**WHAT TO PRODUCE:**
Turn the material between the lines holding "What is the distance" and "3. point (99, 105)", inclusive, into a JSON list of strings, one string per line. Skip blank lines and leave the pictures out.

**EXTRACTED ENTRIES:**

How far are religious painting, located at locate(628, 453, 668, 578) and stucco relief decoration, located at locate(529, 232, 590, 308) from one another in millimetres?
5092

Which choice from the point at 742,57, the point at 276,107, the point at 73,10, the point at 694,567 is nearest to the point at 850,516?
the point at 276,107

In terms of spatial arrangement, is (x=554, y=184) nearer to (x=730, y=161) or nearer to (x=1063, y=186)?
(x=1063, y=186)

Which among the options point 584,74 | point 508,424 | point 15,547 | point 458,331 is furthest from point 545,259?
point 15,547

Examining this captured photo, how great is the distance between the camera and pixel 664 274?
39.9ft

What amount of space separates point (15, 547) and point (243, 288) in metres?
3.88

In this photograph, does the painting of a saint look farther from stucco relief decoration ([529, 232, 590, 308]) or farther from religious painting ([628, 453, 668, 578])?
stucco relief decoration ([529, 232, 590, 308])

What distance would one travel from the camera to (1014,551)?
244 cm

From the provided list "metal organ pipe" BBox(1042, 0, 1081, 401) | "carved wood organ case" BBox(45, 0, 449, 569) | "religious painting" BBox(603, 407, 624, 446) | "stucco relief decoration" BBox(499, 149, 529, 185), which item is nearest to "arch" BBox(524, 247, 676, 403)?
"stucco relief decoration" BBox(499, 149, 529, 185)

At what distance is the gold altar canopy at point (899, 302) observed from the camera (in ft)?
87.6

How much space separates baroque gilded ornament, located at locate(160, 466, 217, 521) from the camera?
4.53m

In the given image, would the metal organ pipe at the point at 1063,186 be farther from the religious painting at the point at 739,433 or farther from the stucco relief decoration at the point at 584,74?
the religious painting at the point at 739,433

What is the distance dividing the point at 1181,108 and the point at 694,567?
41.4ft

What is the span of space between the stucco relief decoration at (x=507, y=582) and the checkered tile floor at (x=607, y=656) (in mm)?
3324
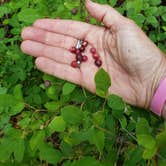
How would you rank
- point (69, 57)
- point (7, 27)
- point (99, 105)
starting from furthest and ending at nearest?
1. point (7, 27)
2. point (69, 57)
3. point (99, 105)

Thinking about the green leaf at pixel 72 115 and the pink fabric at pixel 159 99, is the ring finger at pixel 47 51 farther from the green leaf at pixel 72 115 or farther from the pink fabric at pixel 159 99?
the green leaf at pixel 72 115

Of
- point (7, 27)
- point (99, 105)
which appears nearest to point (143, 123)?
point (99, 105)

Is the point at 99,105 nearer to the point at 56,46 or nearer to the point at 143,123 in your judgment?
the point at 56,46

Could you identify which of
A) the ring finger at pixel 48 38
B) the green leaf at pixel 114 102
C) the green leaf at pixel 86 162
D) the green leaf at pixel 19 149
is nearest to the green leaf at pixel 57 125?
the green leaf at pixel 19 149

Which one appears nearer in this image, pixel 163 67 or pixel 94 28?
pixel 163 67

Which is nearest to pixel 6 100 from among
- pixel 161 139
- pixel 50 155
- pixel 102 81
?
pixel 50 155

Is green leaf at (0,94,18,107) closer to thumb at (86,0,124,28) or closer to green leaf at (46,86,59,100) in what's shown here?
green leaf at (46,86,59,100)

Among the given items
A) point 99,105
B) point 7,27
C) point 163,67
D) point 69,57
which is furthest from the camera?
point 7,27
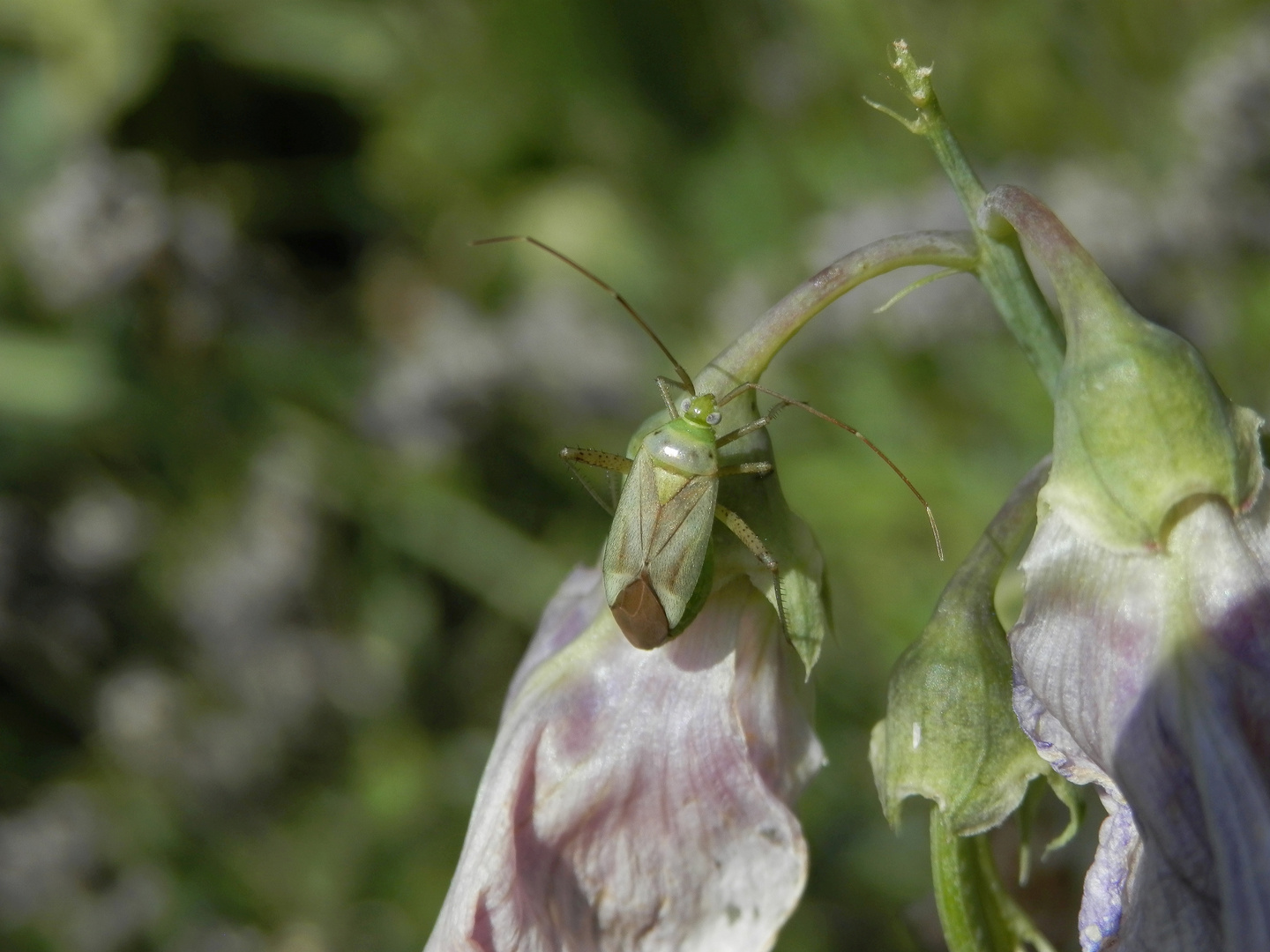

**ANSWER:**
[
  "What is the distance dividing the point at 1181,108 and the point at 694,567?",
  "41.4ft",
  "What is the span of space between the stucco relief decoration at (x=507, y=582) and the checkered tile floor at (x=607, y=656) (in mm)?",
  "3324",
  "How would you rank",
  "- point (69, 57)",
  "- point (7, 27)",
  "- point (99, 105)",
  "starting from furthest and ending at nearest?",
  "1. point (7, 27)",
  "2. point (69, 57)",
  "3. point (99, 105)"
]